Bugzilla – Bug 145204
dmapi seems to break xfs
Last modified: 2006-02-23 18:11:07 UTC
We have the following two issues with xfs right now: - xfs.ko currently has a dependency on dmapi.ko and exportfs.ko. At least the dependency on dmapi,ko is definitely wrong. Can this please be fixed? - When trying to mount an xfs filesystem, we get a NULL pointer dereference attempt in xfs_buf_rele. This is with the 2.6.16-rc1-git3-3-default kernel from SUSE Linux 10.1 Beta 2. Can you please look into these problems?
Created attachment 64766 [details] NULL pointer dereference in xfs_buf_rele
AJ FYI -> blocker
This already happened with most kotd based on 2.6.15 and 2.6.15-gits.
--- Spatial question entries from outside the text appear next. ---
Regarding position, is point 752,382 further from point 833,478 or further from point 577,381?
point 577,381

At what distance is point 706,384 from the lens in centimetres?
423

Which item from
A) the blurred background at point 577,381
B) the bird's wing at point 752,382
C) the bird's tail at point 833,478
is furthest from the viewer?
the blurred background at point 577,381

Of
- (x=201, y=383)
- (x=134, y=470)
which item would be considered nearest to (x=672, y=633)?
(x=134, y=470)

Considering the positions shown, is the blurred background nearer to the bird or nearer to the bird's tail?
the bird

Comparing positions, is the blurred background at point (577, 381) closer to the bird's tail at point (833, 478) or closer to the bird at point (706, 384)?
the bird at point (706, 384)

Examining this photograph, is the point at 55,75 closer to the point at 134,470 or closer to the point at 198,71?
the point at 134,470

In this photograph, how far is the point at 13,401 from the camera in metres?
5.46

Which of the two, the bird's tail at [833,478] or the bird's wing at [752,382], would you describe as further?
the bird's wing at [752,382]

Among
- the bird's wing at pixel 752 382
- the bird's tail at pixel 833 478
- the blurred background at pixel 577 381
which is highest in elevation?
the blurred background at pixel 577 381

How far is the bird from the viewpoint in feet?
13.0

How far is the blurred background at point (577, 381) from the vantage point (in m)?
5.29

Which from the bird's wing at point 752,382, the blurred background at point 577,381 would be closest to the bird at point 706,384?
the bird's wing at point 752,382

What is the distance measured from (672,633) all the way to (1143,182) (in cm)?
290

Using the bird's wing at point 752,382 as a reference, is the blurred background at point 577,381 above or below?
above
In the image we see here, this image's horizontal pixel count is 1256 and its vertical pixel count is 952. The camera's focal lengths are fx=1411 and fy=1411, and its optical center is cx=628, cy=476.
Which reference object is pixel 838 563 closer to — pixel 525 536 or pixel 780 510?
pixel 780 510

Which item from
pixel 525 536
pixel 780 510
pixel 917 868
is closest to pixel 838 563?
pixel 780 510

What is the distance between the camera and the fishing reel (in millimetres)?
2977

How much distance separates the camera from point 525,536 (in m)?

Nathan is at linux.conf.au at the moment, so he won't be able to answer directly. In the mean time, I'll do my best.... If I understand things correctly, when you build your kernel with CONFIG_XFS_DMAPI (as it appears to be from the attached oops report) XFS becomes dependent on dmapi.ko. This appears to be the same module dependency tree as in sles9sp3 (from modules.dep): /lib/modules/2.6.5-7.244-default/kernel/fs/xfs/xfs.ko: /lib/modules/2.6.5-7.244-default/kernel/fs/exportfs/exportfs.ko /lib/modules/2.6.5-7.244-default/kernel/fs/dmapi/dmapi.ko Can you explain in a little more detail what the problem is here? As to the oops in xfs_buf_rele(), I have not seen this before. It looks to be a reference counting problem on the buffer being used to read the log resulting in it being freed too early and the wrong way. It is not immediately obvious what is wrong here, so can you give us some indication of what the filesystem is doing during log recovery? i.e. if it still oops during mount, can you run 'xfs_logprint -t <device>` before attempting to mount it and attach the output? FWIW, did the system crash prior to this problem, or was it after a clean unmount?
Update: we managed to still disable DMAPI in the configs for Beta2. SGI, could you please look into what's broken?
Comment 4: It doesn't seem right to me to pull in dmapi,ko when dmapi isn't being used. I didn't notice that SP3 has the same dependency. The Oops goes away with CONFIG_XFS_DMAPI=n, so it's some interaction with the DMAPI code. The patches I received from Bob were incomplete: at least the things in patches.suse/dmapi-enable2 were missing. Likely something went wrong there. I had asked Bob to check if our KOTD worked but didn't receive feedback. So either Bob didn't hit this case, or he didn't get to testing a KOTD with the dmapi patches in.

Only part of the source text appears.